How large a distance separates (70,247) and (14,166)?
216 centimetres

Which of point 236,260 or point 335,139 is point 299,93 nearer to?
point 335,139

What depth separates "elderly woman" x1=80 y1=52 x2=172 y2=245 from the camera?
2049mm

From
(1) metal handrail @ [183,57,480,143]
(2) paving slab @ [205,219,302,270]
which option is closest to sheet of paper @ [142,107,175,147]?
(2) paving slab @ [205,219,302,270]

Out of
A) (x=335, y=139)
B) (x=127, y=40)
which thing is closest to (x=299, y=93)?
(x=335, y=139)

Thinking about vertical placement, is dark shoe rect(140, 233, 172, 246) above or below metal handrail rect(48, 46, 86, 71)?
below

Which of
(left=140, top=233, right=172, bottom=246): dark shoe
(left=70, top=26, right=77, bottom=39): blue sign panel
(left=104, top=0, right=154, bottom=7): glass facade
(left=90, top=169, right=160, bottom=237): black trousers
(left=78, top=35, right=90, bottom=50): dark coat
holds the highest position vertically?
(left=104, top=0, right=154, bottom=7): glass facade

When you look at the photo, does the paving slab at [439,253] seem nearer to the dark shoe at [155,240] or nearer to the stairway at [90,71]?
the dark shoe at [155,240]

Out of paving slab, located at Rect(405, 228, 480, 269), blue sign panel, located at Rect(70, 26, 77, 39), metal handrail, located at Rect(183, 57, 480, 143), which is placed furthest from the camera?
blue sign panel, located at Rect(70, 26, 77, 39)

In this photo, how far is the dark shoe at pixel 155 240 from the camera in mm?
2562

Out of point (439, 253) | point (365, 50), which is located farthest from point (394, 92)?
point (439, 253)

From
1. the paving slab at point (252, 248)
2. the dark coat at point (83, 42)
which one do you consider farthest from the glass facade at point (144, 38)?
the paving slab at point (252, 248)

....

* The task: Convert everything from the line containing "Out of paving" down to the end of the records into a JSON list of strings, one string per line, with blank lines omitted.

* Finished answer:
[
  "Out of paving slab, located at Rect(405, 228, 480, 269), blue sign panel, located at Rect(70, 26, 77, 39), metal handrail, located at Rect(183, 57, 480, 143), which is placed furthest from the camera?",
  "blue sign panel, located at Rect(70, 26, 77, 39)",
  "In this photo, how far is the dark shoe at pixel 155 240 from the camera in mm?",
  "2562",
  "Out of point (439, 253) | point (365, 50), which is located farthest from point (394, 92)?",
  "point (439, 253)",
  "From",
  "1. the paving slab at point (252, 248)",
  "2. the dark coat at point (83, 42)",
  "which one do you consider farthest from the glass facade at point (144, 38)?",
  "the paving slab at point (252, 248)"
]